More from Bel Mooney for the Daily Mail…
Your village sounds so pleasant and convenient. You have built a life there, in a part of the country where you feel you belong. That sense of belonging in a locality means more to some people than to others; for you it is clearly precious.
But even if that were not the case, the awful stress and strain of moving is bad enough when you are in your early 60s (the last time I moved) let alone two decades older. Change becomes more frightening as we age.
So I want you to know I understand why you have written, but nevertheless urge you to be brave and reach out to accept the loving hand held out to you by your Lincolnshire daughter and her family. There are inconsistencies in your letter which need addressing.
Most important is your assertion that you ‘could manage on your own’ if your husband died first. Yet you admit that your friends are now ‘old, with their own problems’ — and that you are lonely.

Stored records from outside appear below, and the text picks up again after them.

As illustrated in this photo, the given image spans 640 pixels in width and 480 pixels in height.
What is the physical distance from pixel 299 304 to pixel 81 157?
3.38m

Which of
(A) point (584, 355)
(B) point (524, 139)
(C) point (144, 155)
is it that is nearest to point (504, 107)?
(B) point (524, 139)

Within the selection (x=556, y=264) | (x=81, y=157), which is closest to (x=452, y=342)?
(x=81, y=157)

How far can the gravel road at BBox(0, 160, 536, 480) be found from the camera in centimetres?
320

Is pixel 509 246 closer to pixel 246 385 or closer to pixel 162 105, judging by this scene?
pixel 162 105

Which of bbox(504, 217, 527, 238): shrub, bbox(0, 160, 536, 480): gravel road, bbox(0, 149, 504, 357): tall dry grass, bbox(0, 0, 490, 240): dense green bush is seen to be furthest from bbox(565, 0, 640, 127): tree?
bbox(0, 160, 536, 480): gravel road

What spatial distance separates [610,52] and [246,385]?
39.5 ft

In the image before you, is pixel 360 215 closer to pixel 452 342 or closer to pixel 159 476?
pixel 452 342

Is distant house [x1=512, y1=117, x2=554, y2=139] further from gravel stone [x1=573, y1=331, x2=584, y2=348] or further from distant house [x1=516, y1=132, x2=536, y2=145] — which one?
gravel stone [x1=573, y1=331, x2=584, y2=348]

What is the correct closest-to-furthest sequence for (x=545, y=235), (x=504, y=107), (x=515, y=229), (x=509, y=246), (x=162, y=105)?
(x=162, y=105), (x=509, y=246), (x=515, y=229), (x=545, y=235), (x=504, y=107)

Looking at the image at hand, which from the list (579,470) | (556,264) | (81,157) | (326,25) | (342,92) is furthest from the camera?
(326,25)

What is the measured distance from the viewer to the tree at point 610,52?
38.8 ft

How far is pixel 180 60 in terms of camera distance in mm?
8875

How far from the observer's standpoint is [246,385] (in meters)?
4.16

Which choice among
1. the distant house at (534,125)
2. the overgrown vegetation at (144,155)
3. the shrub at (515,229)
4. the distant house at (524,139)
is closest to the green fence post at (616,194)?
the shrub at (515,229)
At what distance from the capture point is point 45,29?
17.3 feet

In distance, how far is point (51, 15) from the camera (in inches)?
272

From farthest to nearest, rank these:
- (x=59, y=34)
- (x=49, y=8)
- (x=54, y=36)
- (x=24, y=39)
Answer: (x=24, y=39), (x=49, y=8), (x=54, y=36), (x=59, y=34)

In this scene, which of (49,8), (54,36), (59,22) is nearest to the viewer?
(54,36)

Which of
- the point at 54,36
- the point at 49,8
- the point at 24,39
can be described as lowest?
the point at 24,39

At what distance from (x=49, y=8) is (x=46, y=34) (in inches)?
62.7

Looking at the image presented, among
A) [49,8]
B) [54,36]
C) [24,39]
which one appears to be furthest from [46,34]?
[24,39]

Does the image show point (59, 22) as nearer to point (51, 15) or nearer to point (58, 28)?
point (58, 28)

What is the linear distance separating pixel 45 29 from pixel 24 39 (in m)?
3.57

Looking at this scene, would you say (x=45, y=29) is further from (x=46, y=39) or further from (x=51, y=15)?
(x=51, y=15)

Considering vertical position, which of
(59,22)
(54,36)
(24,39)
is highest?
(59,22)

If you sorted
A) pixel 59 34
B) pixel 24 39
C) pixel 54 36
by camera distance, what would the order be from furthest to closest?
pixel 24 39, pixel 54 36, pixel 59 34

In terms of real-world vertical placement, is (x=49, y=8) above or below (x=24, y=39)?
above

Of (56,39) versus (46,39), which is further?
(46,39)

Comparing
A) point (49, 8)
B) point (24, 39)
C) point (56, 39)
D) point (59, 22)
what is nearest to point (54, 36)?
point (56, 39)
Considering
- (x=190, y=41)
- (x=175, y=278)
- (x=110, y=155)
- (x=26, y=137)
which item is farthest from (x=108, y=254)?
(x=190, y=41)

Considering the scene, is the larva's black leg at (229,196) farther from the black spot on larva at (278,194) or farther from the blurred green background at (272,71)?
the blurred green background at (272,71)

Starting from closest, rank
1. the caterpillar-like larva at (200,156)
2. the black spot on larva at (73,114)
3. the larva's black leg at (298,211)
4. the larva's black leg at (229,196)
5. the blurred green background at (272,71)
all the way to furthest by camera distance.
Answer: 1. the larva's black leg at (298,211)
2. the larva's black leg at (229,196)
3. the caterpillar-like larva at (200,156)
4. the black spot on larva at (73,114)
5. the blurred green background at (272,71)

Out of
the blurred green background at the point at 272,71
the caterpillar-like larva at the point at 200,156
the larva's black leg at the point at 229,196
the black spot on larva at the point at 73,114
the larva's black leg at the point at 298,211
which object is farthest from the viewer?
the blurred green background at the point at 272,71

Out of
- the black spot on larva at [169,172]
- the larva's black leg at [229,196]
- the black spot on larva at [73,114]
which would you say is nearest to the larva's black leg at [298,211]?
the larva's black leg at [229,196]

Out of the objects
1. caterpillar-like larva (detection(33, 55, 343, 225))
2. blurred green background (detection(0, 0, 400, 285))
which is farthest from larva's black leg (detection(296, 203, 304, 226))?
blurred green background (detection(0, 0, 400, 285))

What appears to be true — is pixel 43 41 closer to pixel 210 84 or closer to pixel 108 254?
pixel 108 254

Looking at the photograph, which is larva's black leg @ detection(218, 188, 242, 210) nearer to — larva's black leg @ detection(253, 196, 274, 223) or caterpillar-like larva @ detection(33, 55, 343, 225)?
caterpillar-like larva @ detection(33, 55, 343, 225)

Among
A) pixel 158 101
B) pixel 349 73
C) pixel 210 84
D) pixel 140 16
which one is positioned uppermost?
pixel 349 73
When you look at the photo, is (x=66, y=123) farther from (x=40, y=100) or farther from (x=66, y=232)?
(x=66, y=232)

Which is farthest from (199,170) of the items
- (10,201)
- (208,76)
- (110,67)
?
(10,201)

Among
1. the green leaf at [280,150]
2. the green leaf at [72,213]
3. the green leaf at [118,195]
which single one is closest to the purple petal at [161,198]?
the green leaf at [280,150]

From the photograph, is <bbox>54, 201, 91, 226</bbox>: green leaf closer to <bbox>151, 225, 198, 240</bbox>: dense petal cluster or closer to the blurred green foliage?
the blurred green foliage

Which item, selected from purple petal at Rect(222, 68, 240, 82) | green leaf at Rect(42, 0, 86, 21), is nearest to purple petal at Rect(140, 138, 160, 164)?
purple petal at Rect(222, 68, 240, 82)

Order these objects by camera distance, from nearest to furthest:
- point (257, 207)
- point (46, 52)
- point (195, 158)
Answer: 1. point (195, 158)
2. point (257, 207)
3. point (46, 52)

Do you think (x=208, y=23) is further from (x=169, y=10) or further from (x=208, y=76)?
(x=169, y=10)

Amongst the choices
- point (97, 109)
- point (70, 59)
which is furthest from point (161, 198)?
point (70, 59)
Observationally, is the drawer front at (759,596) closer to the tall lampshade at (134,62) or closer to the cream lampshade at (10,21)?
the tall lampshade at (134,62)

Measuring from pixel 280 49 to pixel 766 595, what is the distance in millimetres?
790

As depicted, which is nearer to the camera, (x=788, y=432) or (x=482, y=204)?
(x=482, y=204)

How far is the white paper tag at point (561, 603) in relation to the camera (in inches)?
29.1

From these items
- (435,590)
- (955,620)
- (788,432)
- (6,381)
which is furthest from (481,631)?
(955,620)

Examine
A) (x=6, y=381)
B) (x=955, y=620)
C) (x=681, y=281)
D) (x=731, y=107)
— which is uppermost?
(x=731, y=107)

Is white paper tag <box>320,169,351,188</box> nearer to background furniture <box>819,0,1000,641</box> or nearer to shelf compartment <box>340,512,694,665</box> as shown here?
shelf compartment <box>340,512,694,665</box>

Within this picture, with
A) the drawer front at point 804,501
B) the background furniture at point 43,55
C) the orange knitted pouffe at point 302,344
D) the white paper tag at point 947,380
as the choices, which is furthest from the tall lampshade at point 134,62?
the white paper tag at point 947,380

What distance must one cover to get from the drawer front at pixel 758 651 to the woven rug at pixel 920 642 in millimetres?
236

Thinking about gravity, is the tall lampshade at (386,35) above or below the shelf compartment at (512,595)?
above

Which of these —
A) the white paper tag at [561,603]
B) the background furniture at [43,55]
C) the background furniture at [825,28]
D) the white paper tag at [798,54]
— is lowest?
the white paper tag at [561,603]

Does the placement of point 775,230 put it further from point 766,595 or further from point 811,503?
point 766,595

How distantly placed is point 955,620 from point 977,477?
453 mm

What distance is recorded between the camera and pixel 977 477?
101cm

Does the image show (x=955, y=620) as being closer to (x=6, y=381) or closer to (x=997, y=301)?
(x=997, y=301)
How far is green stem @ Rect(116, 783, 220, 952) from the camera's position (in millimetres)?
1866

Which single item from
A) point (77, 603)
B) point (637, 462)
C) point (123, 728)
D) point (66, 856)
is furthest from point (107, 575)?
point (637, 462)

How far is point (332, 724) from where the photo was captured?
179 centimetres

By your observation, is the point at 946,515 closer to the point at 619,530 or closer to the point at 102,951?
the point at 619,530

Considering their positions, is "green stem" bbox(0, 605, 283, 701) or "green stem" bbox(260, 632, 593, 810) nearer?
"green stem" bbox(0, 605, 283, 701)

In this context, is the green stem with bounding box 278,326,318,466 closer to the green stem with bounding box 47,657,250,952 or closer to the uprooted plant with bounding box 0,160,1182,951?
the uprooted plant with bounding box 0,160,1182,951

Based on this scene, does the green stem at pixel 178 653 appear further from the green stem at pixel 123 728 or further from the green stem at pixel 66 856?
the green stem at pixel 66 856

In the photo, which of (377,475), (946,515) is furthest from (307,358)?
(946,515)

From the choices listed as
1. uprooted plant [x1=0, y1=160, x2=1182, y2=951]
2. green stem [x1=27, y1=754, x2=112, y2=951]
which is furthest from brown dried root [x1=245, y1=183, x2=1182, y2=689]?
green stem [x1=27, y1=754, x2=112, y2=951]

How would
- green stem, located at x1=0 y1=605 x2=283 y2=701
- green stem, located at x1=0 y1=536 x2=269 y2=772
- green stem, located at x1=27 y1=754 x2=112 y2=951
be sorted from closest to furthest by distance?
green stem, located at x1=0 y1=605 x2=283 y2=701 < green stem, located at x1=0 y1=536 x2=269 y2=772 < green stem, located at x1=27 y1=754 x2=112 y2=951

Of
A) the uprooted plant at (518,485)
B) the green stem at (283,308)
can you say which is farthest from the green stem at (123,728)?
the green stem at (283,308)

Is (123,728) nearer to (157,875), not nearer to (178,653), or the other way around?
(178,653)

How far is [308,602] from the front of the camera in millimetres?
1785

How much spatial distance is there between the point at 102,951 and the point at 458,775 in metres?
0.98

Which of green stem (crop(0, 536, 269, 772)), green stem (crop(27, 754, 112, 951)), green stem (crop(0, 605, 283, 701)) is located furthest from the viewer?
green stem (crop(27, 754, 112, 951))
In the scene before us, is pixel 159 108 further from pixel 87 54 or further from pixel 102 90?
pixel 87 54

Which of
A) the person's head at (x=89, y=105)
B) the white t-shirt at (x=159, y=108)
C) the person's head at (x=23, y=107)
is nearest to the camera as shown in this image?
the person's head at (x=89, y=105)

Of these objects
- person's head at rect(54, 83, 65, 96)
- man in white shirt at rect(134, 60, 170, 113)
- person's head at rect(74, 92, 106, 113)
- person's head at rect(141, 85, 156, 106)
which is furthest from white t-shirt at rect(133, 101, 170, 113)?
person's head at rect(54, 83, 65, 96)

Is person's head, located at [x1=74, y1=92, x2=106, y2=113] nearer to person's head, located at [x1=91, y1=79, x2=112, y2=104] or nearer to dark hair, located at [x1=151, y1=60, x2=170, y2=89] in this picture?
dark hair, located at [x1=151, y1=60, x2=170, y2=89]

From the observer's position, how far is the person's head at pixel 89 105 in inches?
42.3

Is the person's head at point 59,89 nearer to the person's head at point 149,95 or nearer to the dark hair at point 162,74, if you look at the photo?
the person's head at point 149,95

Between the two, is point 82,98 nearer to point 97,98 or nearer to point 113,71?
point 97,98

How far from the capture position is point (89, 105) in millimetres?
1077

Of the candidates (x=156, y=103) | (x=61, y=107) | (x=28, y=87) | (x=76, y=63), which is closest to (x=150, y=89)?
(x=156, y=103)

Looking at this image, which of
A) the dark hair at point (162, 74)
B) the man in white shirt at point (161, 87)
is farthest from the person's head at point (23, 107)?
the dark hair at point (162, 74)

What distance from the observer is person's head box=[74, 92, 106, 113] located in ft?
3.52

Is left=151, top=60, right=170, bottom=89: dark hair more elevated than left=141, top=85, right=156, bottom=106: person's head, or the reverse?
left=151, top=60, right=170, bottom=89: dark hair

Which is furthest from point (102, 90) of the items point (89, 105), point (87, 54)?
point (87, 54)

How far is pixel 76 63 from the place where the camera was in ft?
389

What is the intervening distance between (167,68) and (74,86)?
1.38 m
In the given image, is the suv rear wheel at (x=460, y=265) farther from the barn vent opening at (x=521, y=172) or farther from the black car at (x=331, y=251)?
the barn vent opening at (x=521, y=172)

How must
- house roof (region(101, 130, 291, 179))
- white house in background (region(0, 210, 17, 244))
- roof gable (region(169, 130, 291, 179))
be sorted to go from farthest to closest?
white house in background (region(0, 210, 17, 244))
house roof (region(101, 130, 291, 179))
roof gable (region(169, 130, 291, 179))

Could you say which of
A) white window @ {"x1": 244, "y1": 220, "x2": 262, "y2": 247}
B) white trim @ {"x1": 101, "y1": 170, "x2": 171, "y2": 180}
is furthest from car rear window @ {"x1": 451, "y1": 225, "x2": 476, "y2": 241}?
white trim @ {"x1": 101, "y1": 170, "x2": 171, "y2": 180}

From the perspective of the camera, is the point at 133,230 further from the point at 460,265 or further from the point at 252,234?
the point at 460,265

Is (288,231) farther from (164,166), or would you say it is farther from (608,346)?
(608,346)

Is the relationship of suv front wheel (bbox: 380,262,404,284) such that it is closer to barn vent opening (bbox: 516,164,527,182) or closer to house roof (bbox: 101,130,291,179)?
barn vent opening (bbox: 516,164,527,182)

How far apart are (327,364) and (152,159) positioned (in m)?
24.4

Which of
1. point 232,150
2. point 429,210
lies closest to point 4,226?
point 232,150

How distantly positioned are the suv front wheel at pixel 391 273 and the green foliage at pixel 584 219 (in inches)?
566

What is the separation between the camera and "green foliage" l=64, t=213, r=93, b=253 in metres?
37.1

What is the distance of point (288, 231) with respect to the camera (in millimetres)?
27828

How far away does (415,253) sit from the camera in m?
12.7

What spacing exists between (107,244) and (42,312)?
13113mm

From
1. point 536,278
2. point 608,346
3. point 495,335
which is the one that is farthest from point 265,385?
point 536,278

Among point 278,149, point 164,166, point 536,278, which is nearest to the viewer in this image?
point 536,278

Even the most perfect village cannot combat that. Also, you idealise the present as ‘all that is comfortable’, yet the reality is a ‘struggle’ for a woman exhausted by physical and mental demands which will surely get worse.
There is absolutely no need to criticise as ‘selfish’ your own longing for help, for respite. I believe that in the ideal world children and grandchildren should help the older generation. It used to be so much easier, when it was normal for families to stay in the same neighbourhood.
But I realise family care doesn’t always work out, and the situation can be very painful and emotionally draining.
Unfortunately many adult sons and daughters don’t want to know. But you have a daughter who is (with your three grandchildren) urging you to move closer, so that she can help. Isn’t that more precious than anything else?
It seems that, even though your poor husband is keen on this move, to ‘jump’ would be as much for your own wellbeing.
So, yes, the move will make you very sad and you’ll need maximum support from both daughters to organise it. But after that, I suspect you’ll discover that being taken care of at this time in your life will be a well-deserved blessing.
And finally… Unmissable portraits of marriage
A new art exhibition in Bath has set me musing on marriage. The 17th-century poet John Milton formulated an ideal: ‘. . . the apt and cheerful conversation of man with woman, to comfort and refresh him against the evil of solitary life . . .’ Hmm, let’s hope some women found ‘comfort’ too . . .
Writing this column brings up me against the universal highs and lows of matrimony. Times and laws do change, and now divorce is easy (if still mostly miserable, especially for children), such that nearly half of all marriages end in a split, an estimated rate in the UK of 42 per cent. When I was at school I’d heard of nobody at all who was divorced; now every classroom will contain kids with divorced parents.
Painted Love — Renaissance Marriage Portraits is a rich new exhibition in Bath, at my favourite museum The Holburne. The wonderful, glowing works of art (one even from the Royal collection) show that, in an age when marriages could be a matter of political and economic expediency, it was still possible for couples to remain devotedly in love.
Fifty items, including jewellery and exquisite miniatures tell a complex story of marriage in 15th and 16th-century Europe. A wealthy middle-aged tycoon posing with his 18-year-old bride reminds me of similar couples today: he’s confident and complacent; his arm candy looks pretty glum.
A wall caption says: ‘The institution of marriage was regarded as important for the stability of society and, for much of this period, as a sacred union . . .’ It so happens that many of us still believe in its commitment as a bedrock of society and the best state in which to bring up children. Do visit The Marriage Foundation’s website for more on this vital issue.
And do visit beautiful Bath for the human stories (happy and sad) behind the rich clothes and jewels of men, women and children who might have felt just like you.